** Opening Passage for review block **

Business continuity and disaster recovery for an SAP migration – Cloud Adoption Framework
Table of Contents
This article builds on a number of considerations and recommendations defined in the Azure landing zone article enterprise-scale design area for BCDR. Following the guidance in this article will help understand the unique constraints required for any landing zone to support the SAP platform. However, since SAP is an mission-critical platform, the guidance on the enterprise-scale design areas should also be included in your design.
Scenario and scope
Your organization or enterprise needs to design platform-level capabilities that help application workloads to meet their specific requirements. SAP applications running an organization’s most critical business processes have the following requirements:
-
Service/business process availability
-
Recovery time objectives (RTOs) during failure or disaster scenarios; for example, a failure scenario limited to a component of an SAP system or a widespread failure affecting a datacenter or Azure region.
-
Recovery point objectives (RPOs) for a failure scenario limited to a component of an SAP system or a widespread failure affecting a datacenter or an Azure region
-
Operational and lifecycle management tasks can require technology that fills in for failure scenarios. These management tasks include patching guest operating systems and database management systems, cloning, and refreshing SAP systems.
Your architecture factors in many principles and tasks to address business continuity and disaster recovery (BCDR) scenarios on-premises, and these also apply in Azure. The main difference is that Azure might have more hardware capacity than your organization to compensate for a host failure. Even the largest Azure VMs can be service-healed by having them restart on another server. Aside from this, the same conditions apply as with on-premises. Systems that you deployed with automatic failover cluster configurations on-premises or on bare-metal hardware should also be deployed in Azure this way.
This article covers the following aspects of BCDR for an enterprise-scale SAP scenario:
- High availability (HA) within an Azure region
- Backup/restore considerations
- Cross-regional vs. regional disaster recovery decision criteria
High availability (HA) within an Azure region
Design Considerations for HA:
With HA, the focus is to provide availability for SAP software’s single point of failure, such as with:
- Database management systems
- Single points of failure in the application, like with ABAP SAP ASCS/SCS (for example, with SAP NetWeaver and S/4HANA architecture)
- Other tools, like SAP Web Dispatcher
For other scenarios, availability shouldn’t be restricted to infrastructure or software failures and should include all necessary lifecycle management tasks, such as patching the OS in the VMs, the DBMS, or SAP software. To minimize outages that can happen during planned downtime and lifecycle management tasks, you can use common tools that protect against unplanned service disruptions.
SAP and SAP databases support automatic failover clusters. The Windows Server Failover Clustering feature achieves this in Windows, whereas Linux Pacemaker or third-party tools like SIOS Protection Suite or Veritas InfoScale are for Linux. With Azure, you can only deploy a subset HA configurations in your own datacenter.
Explore SAP workload on Azure VM-supported scenarios and supported scenarios for SAP HANA Large Instances to learn more about what Azure supports for SAP.

** Closing Passage for review block **

According to the article on SAP business continuity, what provides automatic failover clusters in Windows? The data is not needed for this exercise.

** Opening Data block **

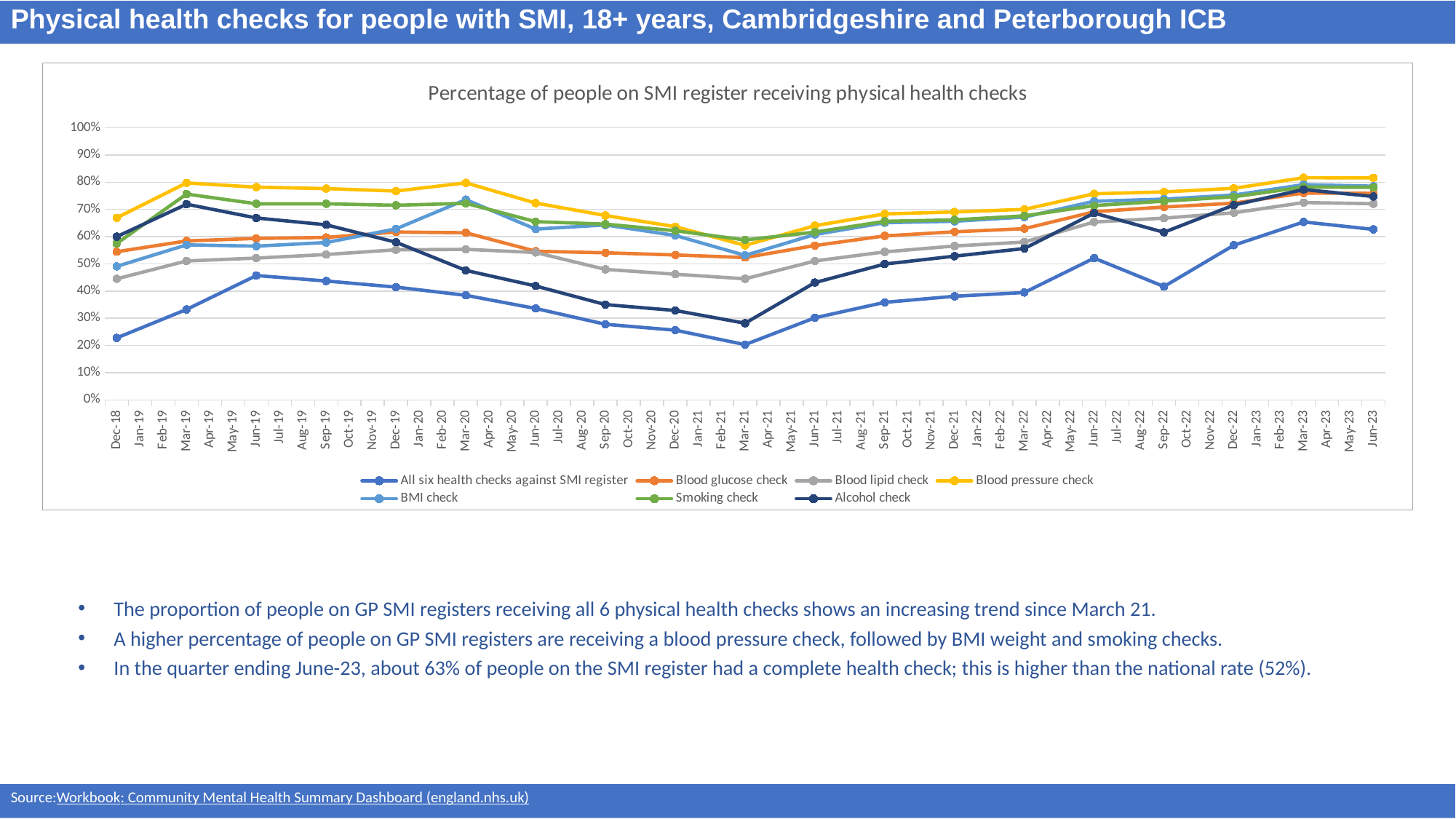
Is the value for 'Alcohol check' at Mar-21 greater or less than 40%? less Is the value for 'All six health checks against SMI register' at Mar-21 greater or less than 30%? less Which series has the highest values across most of the period? Blood pressure check How many series does the legend list? 7 Which series is plotted in yellow? Blood pressure check What is the title of the chart? Percentage of people on SMI register receiving physical health checks Which is larger for 'All six health checks against SMI register': the value at Dec-18 or the value at Jun-23? Jun-23 Is the value for 'Blood pressure check' at Mar-19 greater or less than 70%? greater At which date does the 'All six health checks against SMI register' series reach its lowest point? Mar-21 What kind of chart is shown on the slide? Line chart From Mar-21 to Jun-23, does the 'All six health checks against SMI register' series generally rise or fall? Rise Which series has the lowest values across the whole period? All six health checks against SMI register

** Closing Data block **

» Solution: The Windows Server Failover Clustering feature.